Today's, though, I have fewer problems with.

https://blogs.scientificamerican.com/observations/what-does-quantum-theory-actua...

What Does Quantum Theory Actually Tell Us about Reality?
Nearly a century after its founding, physicists and philosophers still don’t know—but they’re working on it


In essence, this seems to be a good introduction to quantum theory, at least at its very basic.

For a demonstration that overturned the great Isaac Newton’s ideas about the nature of light, it was staggeringly simple. It “may be repeated with great ease, wherever the sun shines,” the English physicist Thomas Young told the members of the Royal Society in London in November 1803, describing what is now known as a double-slit experiment, and Young wasn’t being overly melodramatic. He had come up with an elegant and decidedly homespun experiment to show light’s wavelike nature, and in doing so refuted Newton’s theory that light is made of corpuscles, or particles.

It does, however, toss words around without much precision. For starters, Newton developed several "theories," but the particle nature of light was more of an assumption. And I'd argue that it's more of a refinement than a refutation. Photons act like both, depending on context. Lots of other stuff that Newton came up with turned out to need refinement, but the basic math is still sound, especially for everyday experience.

But the birth of quantum physics in the early 1900s made it clear that light is made of tiny, indivisible units, or quanta, of energy, which we call photons. Young’s experiment, when done with single photons or even single particles of matter, such as electrons and neutrons, is a conundrum to behold, raising fundamental questions about the very nature of reality.

The old argument "is light a particle or a wave?" is usually phrased thus. Personally, I think they're using the wrong terms, as usual. As with Newton, "particles" and "waves" are functions of our everyday experience. The question isn't why light has properties of both; the question is why macroscopic effects are one or the other.

Some have even used it to argue that the quantum world is influenced by human consciousness, giving our minds an agency and a place in the ontology of the universe.

All these years and we're still stuck on that nonsense.

The article goes on to describe the double-slit experiment. I remember doing a basic one of those in physics class when I was in college. It's one thing to hear it described; it's another to actually see it (and do the damned math).

The photon is not real in the sense that a plane flying from San Francisco to New York is real.

That's... misleading. Both are "real." One behaves differently than the other, is all.

Werner Heisenberg, among others, interpreted the mathematics to mean that reality doesn’t exist until observed.

Also misleading, and probably not the case. No, reality doesn't require us hairless apes to observe it, or believe in it. Well, to be fair, there is a nonzero chance that the universe sprang into existence, fully formed, complete with a coherent history. If this event also happened to create humans, then there might be something to this. But while that chance is nonzero, it's represented by an unimaginably small number. Otherwise, the evidence suggests that reality existed before we did, and will continue to exist under most foreseeable conditions after we're all gone.
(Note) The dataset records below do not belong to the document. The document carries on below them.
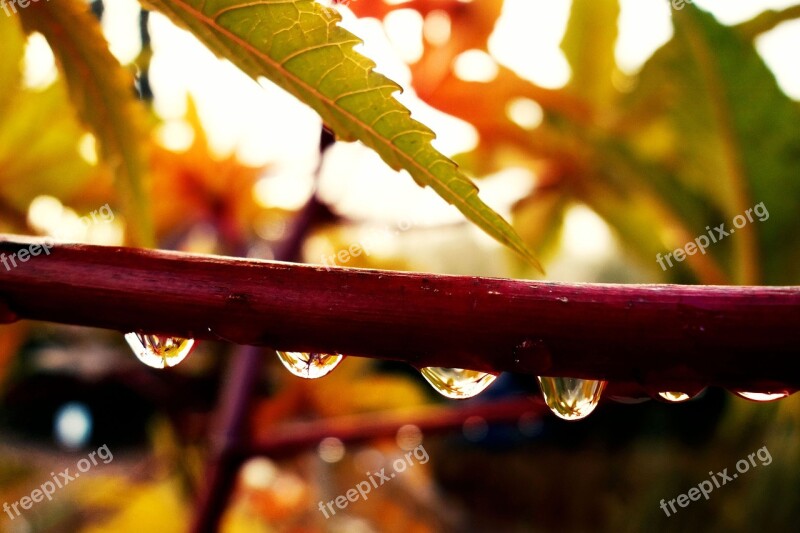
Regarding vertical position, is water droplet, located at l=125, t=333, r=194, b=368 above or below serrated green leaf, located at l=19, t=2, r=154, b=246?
below

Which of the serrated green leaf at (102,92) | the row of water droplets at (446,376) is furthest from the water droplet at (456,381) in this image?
the serrated green leaf at (102,92)

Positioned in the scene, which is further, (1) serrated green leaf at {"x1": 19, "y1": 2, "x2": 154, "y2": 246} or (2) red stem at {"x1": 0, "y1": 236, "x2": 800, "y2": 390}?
(1) serrated green leaf at {"x1": 19, "y1": 2, "x2": 154, "y2": 246}

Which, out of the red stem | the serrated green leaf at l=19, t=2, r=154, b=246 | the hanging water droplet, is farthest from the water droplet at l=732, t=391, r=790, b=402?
the serrated green leaf at l=19, t=2, r=154, b=246

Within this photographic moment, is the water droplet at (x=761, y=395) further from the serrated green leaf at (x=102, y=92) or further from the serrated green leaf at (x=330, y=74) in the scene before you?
the serrated green leaf at (x=102, y=92)

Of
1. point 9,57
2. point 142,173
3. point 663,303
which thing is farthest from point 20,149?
point 663,303

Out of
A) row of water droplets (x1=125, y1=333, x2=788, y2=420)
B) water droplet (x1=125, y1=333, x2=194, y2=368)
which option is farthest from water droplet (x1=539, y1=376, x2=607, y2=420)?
water droplet (x1=125, y1=333, x2=194, y2=368)

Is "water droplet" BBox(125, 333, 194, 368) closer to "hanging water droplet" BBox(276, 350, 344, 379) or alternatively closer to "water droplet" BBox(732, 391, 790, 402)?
"hanging water droplet" BBox(276, 350, 344, 379)

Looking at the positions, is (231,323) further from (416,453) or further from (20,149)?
(416,453)

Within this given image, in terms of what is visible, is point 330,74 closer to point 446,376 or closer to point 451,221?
point 446,376
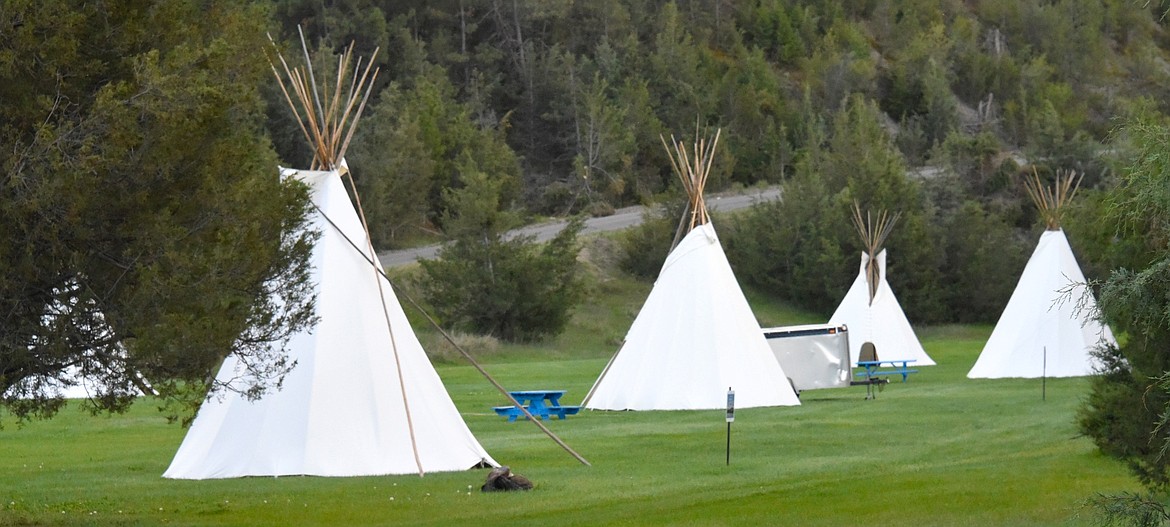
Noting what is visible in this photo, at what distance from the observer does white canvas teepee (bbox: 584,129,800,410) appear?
878 inches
But quantum theory is entirely unclear about what constitutes a “measurement.” It simply postulates that the measuring device must be classical, without defining where such a boundary between the classical and quantum lies, thus leaving the door open for those who think that human consciousness needs to be invoked for collapse. Last May, Henry Stapp and colleagues argued, in this forum, that the double-slit experiment and its modern variants provide evidence that “a conscious observer may be indispensable” to make sense of the quantum realm and that a transpersonal mind underlies the material world.

Sigh. Yeah, I know. I wasn't going to talk about panpsychism again. But if everything is conscious, than anything can be the "observer," not just humans.

On a related note, you've probably heard of the Schrodinger's Cat thought experiment. Look it up if you haven't; I can't be arsed to explain the whole thing. The upshot of it is that Schrodinger postulated that without an observer, a cat in a box subject to the randomness of quantum phenomena is neither alive nor dead, but in a state of superposition, until an ape opens the box and collapses the cat's wave function.

What's always bothered me about this (and as far as I know, no one has actually performed the experiment, much to the relief of half the world's cat population) is that in his scenario, there is one conscious entity who "knows" whether the cat is alive or dead; to wit, the feline in the box.

Also, there are other ways of interpreting the double-slit experiment. Take the de Broglie-Bohm theory, which says that reality is both wave and particle.

There you go throwing words around again. There's an upper limit to where wave/particle duality holds sway. As this article notes, that limit is as yet undetermined. But it's definitely smaller than a golf ball. A golf ball is unquestionably (except to the most drug-addled philosophers, which would seem to be a lot of them) a reality-based object, and it doesn't act like a photon in the double-slit experiment.

Crucially, the theory does not need observers or measurements or a non-material consciousness.

So when drug-addled philosophers start talking about how nothing exists unless we observe it, give them different drugs. Well, who knows. Maybe they're right. But I doubt it.

If nothing else, these experiments are showing that we cannot yet make any claims about the nature of reality, even if the claims are well-motivated mathematically or philosophically.

Decent conclusion, anyway. "We don't know yet" is a great answer in science.

And given that neuroscientists and philosophers of mind don’t agree on the nature of consciousness, claims that it collapses wave functions are premature at best and misleading and wrong at worst.

I'd be a lot more concerned if neuroscientists and philosophers agreed on anything.